April 28, 2018 / 2:03 PM / 3 months ago

Sanctions to limit room for Russia's rate cuts, economic growth: Reuters poll

MOSCOW (Reuters) - The latest round of U.S. sanctions against Moscow will limit scope for rate cuts in Russia as well as room for economic recovery, a Reuters monthly poll of 23 analysts and economists suggested.

Russian rouble coins are seen in this illustration picture taken in Moscow, Russia, January 11, 2016. REUTERS/Maxim Zmeyev/File Photo

The new round of sanctions imposed on Russia by the United States in April was a game-changer for the central bank, dashing its imminent plans to proceed with rate cuts that are designed to prop-up sluggish economic growth.

The sanctions, which targeted a number of Russian individuals and companies, hit the Russian market hard, sending the rouble to its weakest level since 2016.

Taking into account the central bank’s signal that it will not cut the key rate as low as previously thought, 11 out of 20 analysts and economists who gave their rate forecasts said they expected the bank to lower the rate to 7.00 percent at its next board meeting in June from 7.25 percent at present.

The rate level by the end of 2018 is now seen at 6.75 percent versus 6.50 percent predicted by the previous poll a month ago.

There is a chance the central bank could trim rates in June but that will depend on whether the rouble recovers further, given that it is still some 10 percent weaker versus the dollar than it was at the end of March, said Christopher Shiells, an analyst at Informa Global Markets.

Still, inflation is seen steadily low at 3.4 percent this year, below the central bank’s target of 4.0 percent, the poll showed.

The latest poll also indicated the consensus forecast for 2018 gross domestic product growth lowered to 1.7 percent from 1.8 percent one month earlier.

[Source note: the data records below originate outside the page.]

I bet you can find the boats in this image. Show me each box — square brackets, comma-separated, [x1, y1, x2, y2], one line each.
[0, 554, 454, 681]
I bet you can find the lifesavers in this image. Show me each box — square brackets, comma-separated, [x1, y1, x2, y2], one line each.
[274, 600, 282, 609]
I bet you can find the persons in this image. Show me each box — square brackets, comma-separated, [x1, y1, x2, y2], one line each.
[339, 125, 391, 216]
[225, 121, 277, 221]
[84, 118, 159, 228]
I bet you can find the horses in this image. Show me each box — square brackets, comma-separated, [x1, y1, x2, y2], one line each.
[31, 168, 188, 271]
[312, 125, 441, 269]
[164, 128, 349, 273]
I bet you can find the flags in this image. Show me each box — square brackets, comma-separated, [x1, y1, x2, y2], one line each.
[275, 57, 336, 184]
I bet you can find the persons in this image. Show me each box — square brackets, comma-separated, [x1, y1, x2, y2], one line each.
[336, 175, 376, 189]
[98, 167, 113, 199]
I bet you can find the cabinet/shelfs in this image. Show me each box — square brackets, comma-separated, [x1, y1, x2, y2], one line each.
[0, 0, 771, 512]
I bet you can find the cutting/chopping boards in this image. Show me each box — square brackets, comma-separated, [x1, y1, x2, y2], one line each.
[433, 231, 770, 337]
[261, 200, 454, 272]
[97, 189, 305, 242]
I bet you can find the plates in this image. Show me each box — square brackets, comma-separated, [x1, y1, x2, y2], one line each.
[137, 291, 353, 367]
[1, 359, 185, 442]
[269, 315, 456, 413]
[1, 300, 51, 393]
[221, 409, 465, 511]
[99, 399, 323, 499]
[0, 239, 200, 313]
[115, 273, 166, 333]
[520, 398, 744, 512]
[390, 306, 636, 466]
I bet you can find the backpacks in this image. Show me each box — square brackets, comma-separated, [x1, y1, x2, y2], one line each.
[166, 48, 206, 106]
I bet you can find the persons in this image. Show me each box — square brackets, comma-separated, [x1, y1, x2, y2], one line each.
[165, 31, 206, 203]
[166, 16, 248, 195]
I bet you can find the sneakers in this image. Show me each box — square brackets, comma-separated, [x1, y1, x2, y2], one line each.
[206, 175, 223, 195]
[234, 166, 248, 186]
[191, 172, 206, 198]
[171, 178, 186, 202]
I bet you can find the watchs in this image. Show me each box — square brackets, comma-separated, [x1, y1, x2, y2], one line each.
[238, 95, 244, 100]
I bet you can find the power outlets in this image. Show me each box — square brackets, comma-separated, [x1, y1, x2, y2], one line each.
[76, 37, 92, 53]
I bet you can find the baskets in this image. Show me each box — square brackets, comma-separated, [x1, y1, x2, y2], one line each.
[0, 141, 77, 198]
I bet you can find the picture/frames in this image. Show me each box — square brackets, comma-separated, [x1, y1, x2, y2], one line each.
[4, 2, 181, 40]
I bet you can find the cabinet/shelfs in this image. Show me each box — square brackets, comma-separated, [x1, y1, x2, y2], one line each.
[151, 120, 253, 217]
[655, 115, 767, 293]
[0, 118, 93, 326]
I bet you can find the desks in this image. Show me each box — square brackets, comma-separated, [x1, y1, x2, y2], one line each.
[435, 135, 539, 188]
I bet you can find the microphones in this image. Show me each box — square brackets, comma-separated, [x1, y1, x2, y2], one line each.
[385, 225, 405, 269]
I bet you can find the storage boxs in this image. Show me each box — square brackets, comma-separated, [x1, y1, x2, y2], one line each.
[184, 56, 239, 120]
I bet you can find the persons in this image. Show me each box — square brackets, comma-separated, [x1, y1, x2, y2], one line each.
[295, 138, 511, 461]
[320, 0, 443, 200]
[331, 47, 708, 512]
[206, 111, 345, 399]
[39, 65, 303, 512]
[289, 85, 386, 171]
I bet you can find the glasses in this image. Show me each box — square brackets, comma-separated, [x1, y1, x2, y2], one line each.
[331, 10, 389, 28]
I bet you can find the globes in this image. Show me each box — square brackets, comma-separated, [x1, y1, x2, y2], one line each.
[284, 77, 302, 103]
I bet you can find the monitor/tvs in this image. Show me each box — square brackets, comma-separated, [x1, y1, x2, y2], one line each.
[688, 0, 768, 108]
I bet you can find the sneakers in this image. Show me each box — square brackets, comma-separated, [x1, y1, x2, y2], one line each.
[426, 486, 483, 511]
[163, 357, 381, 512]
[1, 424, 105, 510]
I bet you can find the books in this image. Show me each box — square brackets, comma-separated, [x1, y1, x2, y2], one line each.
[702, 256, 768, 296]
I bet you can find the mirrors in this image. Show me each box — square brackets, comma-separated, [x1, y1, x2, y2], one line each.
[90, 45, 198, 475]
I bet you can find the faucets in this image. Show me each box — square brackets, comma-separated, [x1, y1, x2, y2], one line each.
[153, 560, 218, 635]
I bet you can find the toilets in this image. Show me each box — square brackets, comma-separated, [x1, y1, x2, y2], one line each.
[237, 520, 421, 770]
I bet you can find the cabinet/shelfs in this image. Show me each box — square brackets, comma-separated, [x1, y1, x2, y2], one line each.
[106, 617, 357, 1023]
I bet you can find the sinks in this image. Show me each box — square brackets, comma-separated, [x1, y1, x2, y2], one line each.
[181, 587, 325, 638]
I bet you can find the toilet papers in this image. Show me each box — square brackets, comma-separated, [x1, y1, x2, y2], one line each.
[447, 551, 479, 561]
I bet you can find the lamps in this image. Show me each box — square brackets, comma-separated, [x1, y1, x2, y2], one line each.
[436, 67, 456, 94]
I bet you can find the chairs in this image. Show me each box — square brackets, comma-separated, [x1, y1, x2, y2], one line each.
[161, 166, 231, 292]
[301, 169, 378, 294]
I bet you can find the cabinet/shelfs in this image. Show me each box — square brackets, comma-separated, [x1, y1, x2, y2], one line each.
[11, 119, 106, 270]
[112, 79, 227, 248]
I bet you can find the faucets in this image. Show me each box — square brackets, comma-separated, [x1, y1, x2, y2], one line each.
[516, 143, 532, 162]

Forecasts for 2018 economic growth ranged from 1.0 percent to 2.5 percent.

“We found the general consensus to be that the new sanctions would not destabilise the macroeconomic situation,” Morgan Stanley analysts said.

“However, we see some downside risks to our 2.3 percent growth forecast, given that sanctions would affect business confidence and reduce private sector investment, increase the cost of funding and turn the central bank more cautious,” they said.

The lower growth rate is seen as a consequence of the sanctions that sent shares in four publicly listed companies with links to those sanctioned individuals plummeting both in Russia and elsewhere: Rusal, EN+ Group, GAZ group and Polyus.

“Sanctions have a direct impact on reduction of production at Rusal factories, reduction in electricity production,” said Kirill Tremasov, a former economy ministry official and now head of research at Loko-Invest.

“The introduction of sanctions drastically raised uncertainty for the business environment in the Russian economy. Threats of counter-measures also contribute to this,” said Tremasov.

The rouble rate is also on track to feel pressure from sanctions. In a year from now, the rouble is seen at 60.30 against the dollar versus a level of 57.35 per dollar predicted a month ago.

On Saturday, a rare working day for the Moscow Exchange, the rouble traded at 62.22 versus the dollar.